Mark: What did you set out to depict about Kai’s upbringing and the failings of British society, and specifically in the area where you grew up?

Karla: It was my intention to show that parents who have addictions love their children. I hate it when people say things like, “If they loved their kids they’d stop.” Addiction doesn’t work that way.

It was important for me to reveal the repetitiveness of a parent making promises to stop taking the substance because, truly, they often want to, but ultimately addiction is a disease of control. I see it as a type of possession… like a parasite has come in and is controlling thoughts and behaviours.

The thing I was interested in showing the most was how parental behaviours impact a child’s outcome. As much as a parent with an addiction loves their child, their child is going through the life-altering damage of feeling lied to, rejected, hurt. I wanted to show both sides; the experiences of both parent and child.

I’m angry about a lot of things. One of which is how children and teenagers are judged. Often in schools. In the community. In society. I’m furious that a child’s opportunities and chances of social mobility are negatively impacted from the get-go, due to their socio-economic background.
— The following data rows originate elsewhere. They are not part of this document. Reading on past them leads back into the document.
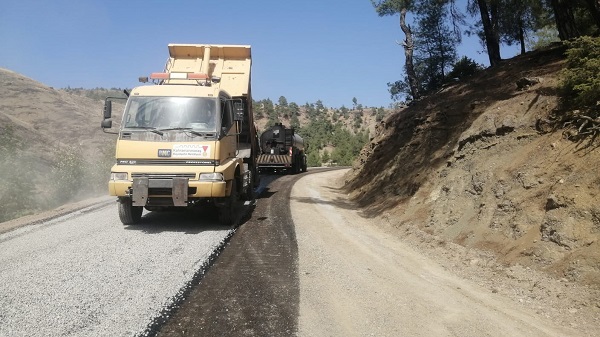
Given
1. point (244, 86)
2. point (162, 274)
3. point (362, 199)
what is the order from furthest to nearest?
point (362, 199) < point (244, 86) < point (162, 274)

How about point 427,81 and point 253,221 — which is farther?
point 427,81

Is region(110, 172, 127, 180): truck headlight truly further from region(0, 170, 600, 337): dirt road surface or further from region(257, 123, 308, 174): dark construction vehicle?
region(257, 123, 308, 174): dark construction vehicle

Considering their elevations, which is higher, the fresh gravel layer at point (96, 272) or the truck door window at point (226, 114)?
the truck door window at point (226, 114)

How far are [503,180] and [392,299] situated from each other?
401 centimetres

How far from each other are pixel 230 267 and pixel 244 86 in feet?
22.4

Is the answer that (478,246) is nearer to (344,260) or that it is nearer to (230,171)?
(344,260)

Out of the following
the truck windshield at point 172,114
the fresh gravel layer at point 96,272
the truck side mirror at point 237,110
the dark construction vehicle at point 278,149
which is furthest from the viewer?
the dark construction vehicle at point 278,149

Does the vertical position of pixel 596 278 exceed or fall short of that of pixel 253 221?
it falls short

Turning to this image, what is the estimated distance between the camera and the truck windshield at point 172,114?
27.9 ft

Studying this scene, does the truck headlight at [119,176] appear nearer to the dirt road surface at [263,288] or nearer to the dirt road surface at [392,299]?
the dirt road surface at [263,288]

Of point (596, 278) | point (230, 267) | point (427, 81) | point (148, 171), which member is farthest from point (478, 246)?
point (427, 81)

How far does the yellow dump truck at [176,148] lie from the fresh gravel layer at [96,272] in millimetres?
735

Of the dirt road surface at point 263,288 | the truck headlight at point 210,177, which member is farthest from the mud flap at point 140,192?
the truck headlight at point 210,177

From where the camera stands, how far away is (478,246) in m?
6.89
The system is failing children all over the country. In cities, in the countryside. I wrote situations that were familiar to me because Joyce Carol Oates says to “write what you know.” I wanted to show how schools, communities and society let children down. I don’t always feel comfortable saying these things explicitly, though. They’re controversial and I’m no good at debating. I’m not articulate when I feel things deeply, which is why it’s easier to say it through art. This is why fiction and the arts are critical. To force people to look at things that are hard to look at and to make people think, “this needs to change and I want to be a part of a new dialogue.”

You tell the story in two timeframes: in the mid-1990s when Kai is five and six; and the winter of 2005 when he is fifteen. Why did you pick those years, and how might the story differ if Kai had reached fifteen in the present day?
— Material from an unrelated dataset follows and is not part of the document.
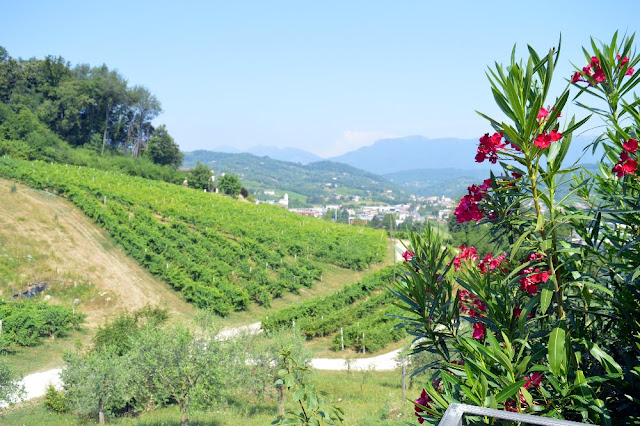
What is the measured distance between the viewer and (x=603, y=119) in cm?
308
What can I say? It’s easy to write the things you know. Writing a debut novel is hard enough; I had no idea what I was doing when I started out and so it made sense to keep it simple where it was easy to do so. I would be six years older than Kai if he were real and alive. I guess returning to 1996 and 2005 was nostalgic in part, but mainly I couldn’t be bothered to include all the new technology and learn new slang.

I feel sorry for young people having to grow up now. Social media is so damaging. Anxiety and self-harming seemed to be massively increasing amongst teenagers during my last few years working with them. Now, with the pandemic, and everything coming to a stop?
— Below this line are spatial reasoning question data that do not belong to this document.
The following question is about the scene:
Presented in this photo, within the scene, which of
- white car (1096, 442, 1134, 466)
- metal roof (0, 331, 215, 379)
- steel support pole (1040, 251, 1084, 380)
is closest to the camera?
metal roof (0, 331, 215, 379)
I really feel for them. How would things be different for Kai? He’d be enjoying the time off school, but ultimately everything would be worse. Especially with the past eleven years living under austerity. His mum would be very grateful to Marcus Rashford’s free school meals campaign.

Fiction and the arts are critical. To force people to look at things that are hard to look at and to make people think, ‘this needs to change and I want to be a part of a new dialogue.’”

The early episodes are told in third-person, while the fifteen-year-old Kai narrates the later sections, giving him more agency, but not necessarily any more control over events. Why did you choose to distinguish the two periods in this way?

Using third person when Kai is five was a way of showing Kai from a more ‘external’ point of view. I wanted it to feel like things were happening around and outside of him. It was also to create the feeling of memory by putting some distance between the past and present Kai.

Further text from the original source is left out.